What syndication is
A real estate syndication pools capital from multiple investors to acquire and operate a property. The deal structure has two tiers:
- General Partner (GP) / Sponsor — the operator. Finds the deal, structures financing, manages operations, handles the exit. Takes management fees plus a “promote” or “carried interest” in profits above preferred return.
- Limited Partners (LPs) / Investors — passive investors. Contribute capital, receive distributions proportional to ownership, have no operational control. Limited liability protection.
Legal form is typically an LLC (in investor-friendly states like Delaware) or Limited Partnership, with the GP as managing member/general partner.
Sponsor economics
GPs earn compensation in four layers:
- Acquisition fee — 1–3% of purchase price, paid at close. Compensates for deal sourcing and closing work.
- Asset management fee — 1–2% of AUM annually (sometimes 1–2% of collected revenue instead). Ongoing management compensation.
- Disposition fee — 1–2% of sale price at exit. Compensates for managing the sale process.
- Promote / carried interest — profit share above preferred return. Typical structures: 70/30 split (30% to GP, 70% to LPs) above preferred. Sometimes tiered (70/30 up to 15% IRR, 50/50 above 15% IRR).
On a $10M deal returning 18% IRR over 5 years, GP might earn: $100K–$300K acquisition, $100K/year asset management = $500K over 5 years, $100K–$200K disposition, plus $500K–$1.5M promote. Total $1.2M–$2.5M over 5 years.
Preferred return
LPs typically receive a preferred (“pref”) return before the GP participates in profits. Typical pref: 6–10% of invested capital annually. Pref accrues if not paid and must be paid before GP promote. Ensures LPs receive their base return before GP earns performance compensation.
Waterfall distribution
Cash distributions follow a waterfall — sequential allocations:
- Return of capital — LPs first receive back their original invested capital
- Preferred return — LPs then receive accumulated preferred return (typically 8%)
- GP catch-up — some structures allocate a higher share to GP until GP has caught up on promote percentage (e.g., 100% to GP until GP has received 20% of profits)
- Profit split — remaining profits split per promote structure (e.g., 70/30 LP/GP)

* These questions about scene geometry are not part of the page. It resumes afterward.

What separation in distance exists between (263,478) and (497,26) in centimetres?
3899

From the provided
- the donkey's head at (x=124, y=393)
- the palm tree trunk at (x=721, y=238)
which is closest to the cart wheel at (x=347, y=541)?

Variations include tiered waterfalls (different splits at different IRR thresholds) and European-style waterfalls (all distributions at exit, not during hold).
SEC regulation — Reg D
Syndications are securities offerings. Exempted from SEC registration typically under Regulation D:
- Rule 506(b) — unlimited accredited investors plus up to 35 sophisticated non-accredited. No general solicitation. Requires pre-existing substantive relationship. See the private money reference.
- Rule 506(c) — unlimited accredited only. General solicitation permitted, but requires verification of accredited status. Most public syndications use 506(c).
- Regulation A+ — allows public offerings up to $75M, including to non-accredited investors with investment limits. Much more expensive and process-heavy than Reg D.
Documentation essentials
- Private Placement Memorandum (PPM) — comprehensive disclosure document. Risk factors, use of proceeds, sponsor background, fee structures, projected returns, conflicts of interest. $15K–$35K typical to draft.
- Operating agreement — governance, waterfall, distribution, voting rights, transfer restrictions
- Subscription agreement — LP’s commitment to invest; reps about accreditation, suitability, and receipt of PPM
- Investor questionnaire — for verifying accredited status under 506(c)
- Form D — filed with SEC within 15 days of first sale
- Blue sky filings — each state where an investor resides
Fund vs. deal-by-deal syndication
- Deal-by-deal (SPV) — separate LLC for each property. LPs review each deal and decide separately. Common for newer sponsors. Lower regulatory burden per deal but investor acquisition cost per deal.
- Blind pool fund — LPs commit capital to sponsor; sponsor deploys across multiple deals as they arise. Higher sponsor trust required; more regulatory and operational infrastructure. Typical for established sponsors.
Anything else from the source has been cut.